While some universities may have the required vision and capacity to endure the necessary transformation, I am not expecting to see any major changes in the majority of educational institutions any time soon. After all, how often can we expect profound changes from within the system to manifest when only those who obey the current system tend to be promoted to the positions of power required in order to instantiate the requisite changes? (It does happen, of course, but it is not very common.)
Hopefully someday we will see pervasive educational transformation across the globe, but it is not very likely to happen as fast as we need it to. We are too entrenched in old habits of thought, and we are so easily deceived into accepting irrational fear and ego-centric goals as being the basis of reality. Using trendy buzz words may bring us a temporary boost in social media status, but without the concomitant depth of genuine understanding, they serve no purpose, and may even lead to greater damage by fooling us into believing that we actually know what we are talking about.
As a small part of the necessary remedy, I am currently involved in the creation of alternative educational opportunities.

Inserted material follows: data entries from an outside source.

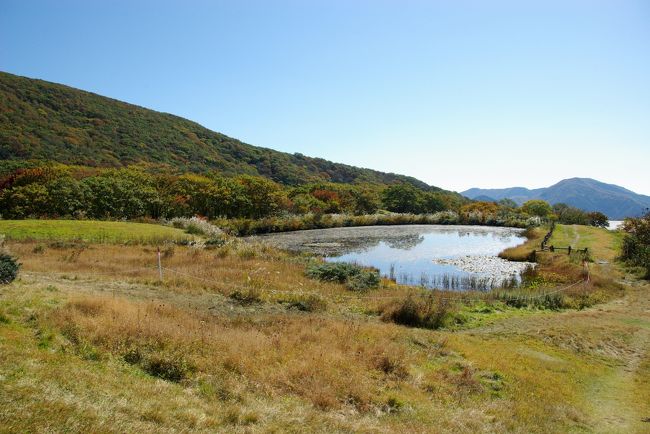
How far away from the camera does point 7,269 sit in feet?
41.1

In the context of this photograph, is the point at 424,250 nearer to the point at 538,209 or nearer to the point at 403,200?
the point at 403,200

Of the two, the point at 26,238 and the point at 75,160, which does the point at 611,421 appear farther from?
the point at 75,160

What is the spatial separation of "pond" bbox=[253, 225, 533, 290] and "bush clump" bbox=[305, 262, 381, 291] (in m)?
4.26

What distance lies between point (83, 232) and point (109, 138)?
7610cm

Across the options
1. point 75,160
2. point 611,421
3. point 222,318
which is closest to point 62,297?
point 222,318

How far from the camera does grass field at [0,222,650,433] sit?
20.6 ft

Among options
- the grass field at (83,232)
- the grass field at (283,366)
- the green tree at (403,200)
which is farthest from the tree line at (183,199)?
the grass field at (283,366)

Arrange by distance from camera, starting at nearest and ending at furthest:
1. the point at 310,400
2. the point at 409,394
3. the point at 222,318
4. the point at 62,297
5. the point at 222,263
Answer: the point at 310,400, the point at 409,394, the point at 62,297, the point at 222,318, the point at 222,263

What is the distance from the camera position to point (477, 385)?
9727 mm

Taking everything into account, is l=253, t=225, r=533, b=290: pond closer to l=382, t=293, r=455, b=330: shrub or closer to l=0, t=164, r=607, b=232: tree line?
l=382, t=293, r=455, b=330: shrub

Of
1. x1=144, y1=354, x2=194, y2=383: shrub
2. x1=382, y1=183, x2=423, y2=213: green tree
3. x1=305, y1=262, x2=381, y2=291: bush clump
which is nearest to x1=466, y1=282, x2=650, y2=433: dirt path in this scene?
x1=305, y1=262, x2=381, y2=291: bush clump

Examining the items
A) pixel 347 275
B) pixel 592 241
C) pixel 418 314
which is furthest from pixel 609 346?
pixel 592 241

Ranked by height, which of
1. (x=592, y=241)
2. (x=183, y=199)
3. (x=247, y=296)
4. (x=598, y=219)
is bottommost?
(x=247, y=296)

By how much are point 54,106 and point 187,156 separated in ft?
101
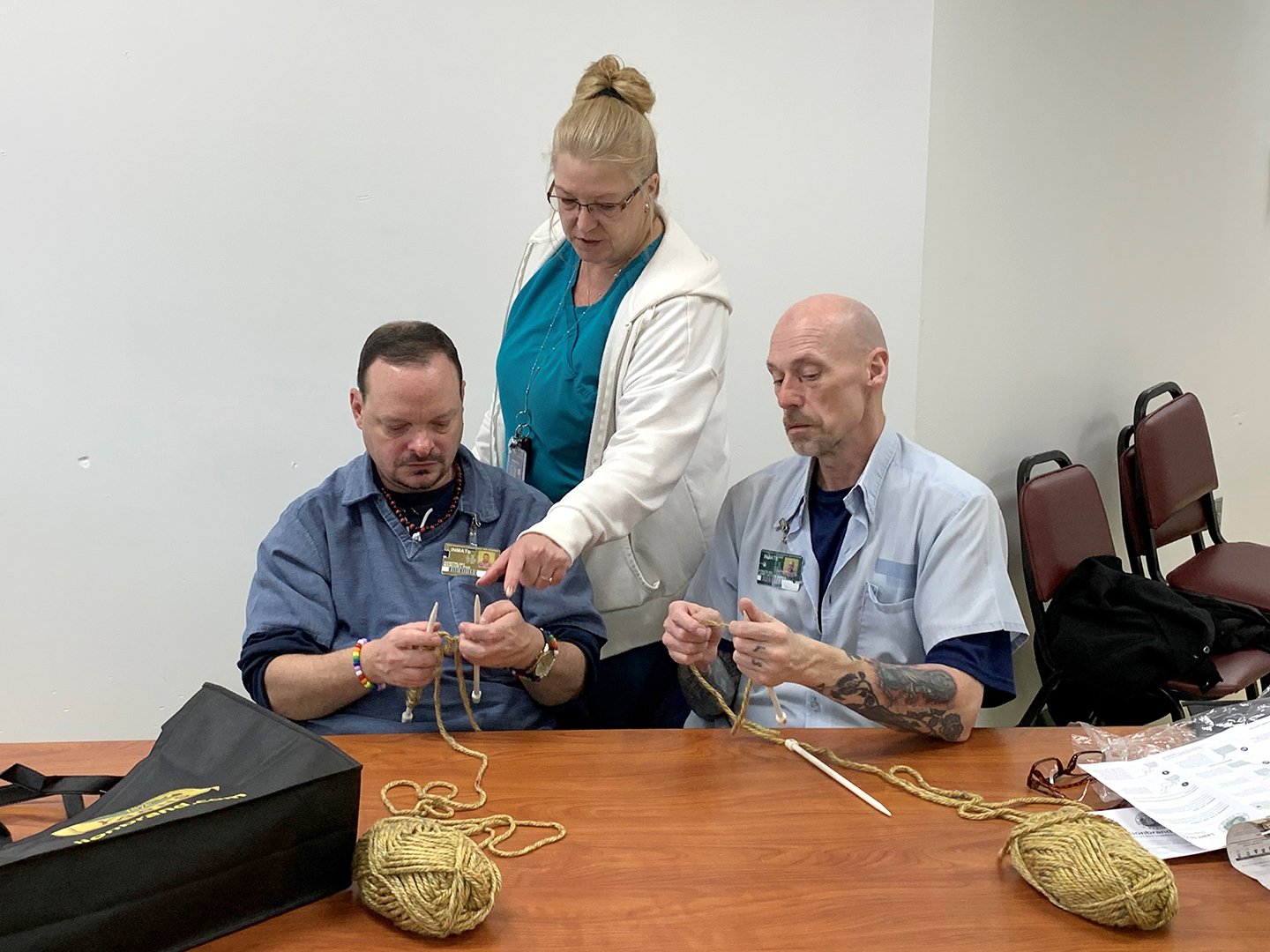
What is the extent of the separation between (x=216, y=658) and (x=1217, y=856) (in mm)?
2386

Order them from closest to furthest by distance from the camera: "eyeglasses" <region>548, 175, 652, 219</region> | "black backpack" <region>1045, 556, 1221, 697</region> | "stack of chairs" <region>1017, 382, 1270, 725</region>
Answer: "eyeglasses" <region>548, 175, 652, 219</region> < "black backpack" <region>1045, 556, 1221, 697</region> < "stack of chairs" <region>1017, 382, 1270, 725</region>

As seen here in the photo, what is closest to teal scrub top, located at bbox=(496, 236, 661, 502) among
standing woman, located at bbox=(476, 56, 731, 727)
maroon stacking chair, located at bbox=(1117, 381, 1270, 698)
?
standing woman, located at bbox=(476, 56, 731, 727)

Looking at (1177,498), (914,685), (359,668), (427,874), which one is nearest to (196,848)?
(427,874)

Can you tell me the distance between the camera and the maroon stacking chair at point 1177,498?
3.50 meters

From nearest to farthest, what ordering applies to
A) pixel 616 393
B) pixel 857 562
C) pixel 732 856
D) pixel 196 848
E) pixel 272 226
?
pixel 196 848, pixel 732 856, pixel 857 562, pixel 616 393, pixel 272 226

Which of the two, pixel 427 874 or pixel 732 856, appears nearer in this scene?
pixel 427 874

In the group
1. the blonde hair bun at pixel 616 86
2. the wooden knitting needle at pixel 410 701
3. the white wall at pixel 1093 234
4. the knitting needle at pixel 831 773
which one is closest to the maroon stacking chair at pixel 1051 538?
the white wall at pixel 1093 234

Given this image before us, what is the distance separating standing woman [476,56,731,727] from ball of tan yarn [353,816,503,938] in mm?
541

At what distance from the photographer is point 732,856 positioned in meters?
1.56

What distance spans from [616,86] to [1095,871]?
59.4 inches

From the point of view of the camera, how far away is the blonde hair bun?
2162 mm

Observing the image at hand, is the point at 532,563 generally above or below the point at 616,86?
below

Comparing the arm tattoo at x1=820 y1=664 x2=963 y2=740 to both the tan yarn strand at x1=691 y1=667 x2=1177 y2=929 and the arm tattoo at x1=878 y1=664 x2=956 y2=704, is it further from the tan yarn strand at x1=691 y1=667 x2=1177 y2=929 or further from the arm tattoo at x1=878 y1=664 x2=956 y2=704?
the tan yarn strand at x1=691 y1=667 x2=1177 y2=929

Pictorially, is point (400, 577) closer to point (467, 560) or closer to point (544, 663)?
point (467, 560)
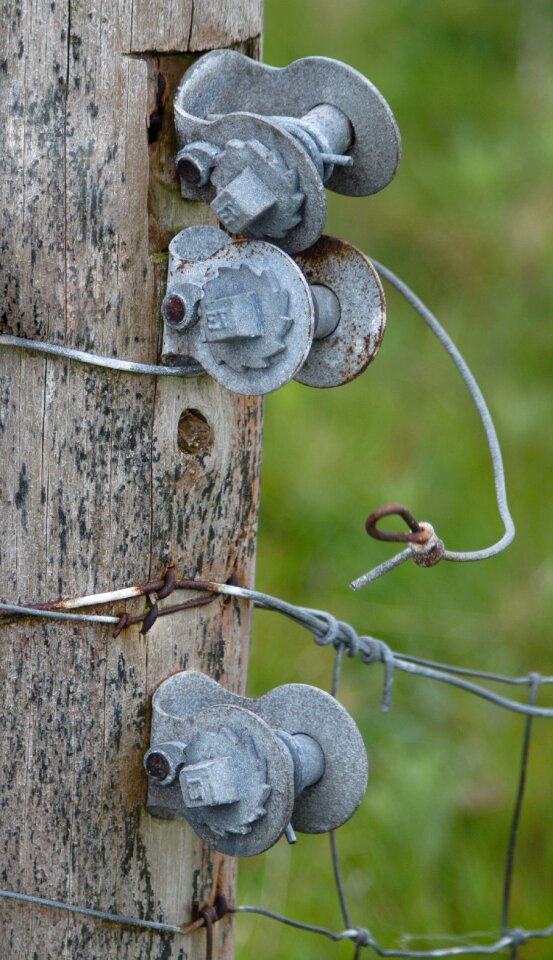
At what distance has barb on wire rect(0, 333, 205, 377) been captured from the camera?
5.53 feet

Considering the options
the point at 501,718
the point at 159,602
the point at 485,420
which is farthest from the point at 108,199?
the point at 501,718

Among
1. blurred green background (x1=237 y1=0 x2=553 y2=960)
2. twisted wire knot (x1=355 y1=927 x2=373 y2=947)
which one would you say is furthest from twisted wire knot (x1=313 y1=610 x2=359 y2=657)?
blurred green background (x1=237 y1=0 x2=553 y2=960)

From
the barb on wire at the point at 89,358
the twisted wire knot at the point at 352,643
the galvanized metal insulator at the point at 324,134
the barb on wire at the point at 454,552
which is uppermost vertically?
the galvanized metal insulator at the point at 324,134

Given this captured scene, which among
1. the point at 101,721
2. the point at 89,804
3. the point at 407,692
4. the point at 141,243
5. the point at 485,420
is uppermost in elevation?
the point at 141,243

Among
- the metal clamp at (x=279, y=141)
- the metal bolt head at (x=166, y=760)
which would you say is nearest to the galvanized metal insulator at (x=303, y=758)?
the metal bolt head at (x=166, y=760)

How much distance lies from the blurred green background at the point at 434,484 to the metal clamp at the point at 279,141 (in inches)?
84.8

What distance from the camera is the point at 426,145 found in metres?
6.66

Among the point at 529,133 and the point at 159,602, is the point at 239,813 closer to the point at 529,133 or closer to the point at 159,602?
the point at 159,602

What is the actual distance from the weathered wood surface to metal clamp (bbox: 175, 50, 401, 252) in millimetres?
55

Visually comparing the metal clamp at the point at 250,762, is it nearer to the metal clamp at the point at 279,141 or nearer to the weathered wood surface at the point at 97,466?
the weathered wood surface at the point at 97,466

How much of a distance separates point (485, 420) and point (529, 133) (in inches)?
192

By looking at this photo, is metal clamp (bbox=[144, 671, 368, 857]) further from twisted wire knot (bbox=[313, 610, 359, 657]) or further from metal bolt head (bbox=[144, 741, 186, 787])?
twisted wire knot (bbox=[313, 610, 359, 657])

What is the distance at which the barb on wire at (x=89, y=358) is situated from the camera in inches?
66.3

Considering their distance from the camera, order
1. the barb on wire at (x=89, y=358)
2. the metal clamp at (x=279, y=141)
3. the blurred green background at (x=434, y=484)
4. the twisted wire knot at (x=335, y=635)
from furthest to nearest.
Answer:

I’m definitely with Einstein there! It’s surely not a coincidence that most of history’s great teachers of wisdom, truth, beauty and the good were individuals prepared to think and act outside the ‘system’ of their time., often at great personal cost. At risk of over-generalising, in terms of education at least, the problem is the system, which seems to me to have been increasingly based on false values and assumptions – compliance, consumerism, functionalism, and the twin carrots of status and a good salary, for example. My observations of the current system in many of our schools lead me to conclude that many teachers have become technicians, extensions of web servers, social workers and system managers at the crucial cost of being original thinkers able to engage students in the realm of higher ideals. That is not necessarily their fault. The curriculum is too narrowly directed towards examinations of a kind that promotes a ‘painting-by-number’ approach to learning, with answers readily available on the web for those who take the trouble to look. A long time ago when I was a student teacher I read a book on the philosophy of education by RS Peters in which he asked one simple but profound question: ‘What knowledge is of most worth?’ By that standard alone, Education, if one can still call it that, seems to have lost its way for both teachers and students alike. There will come a time for significant change for the better, perhaps with Eternal Law to guide the change-makers. We hoped for it back in the ’70s with Ivan Illich’s radical ‘Deschooling Society’ but the underlying forces governing our culture at the time were not ready for it. I wish you joy your alternatives today.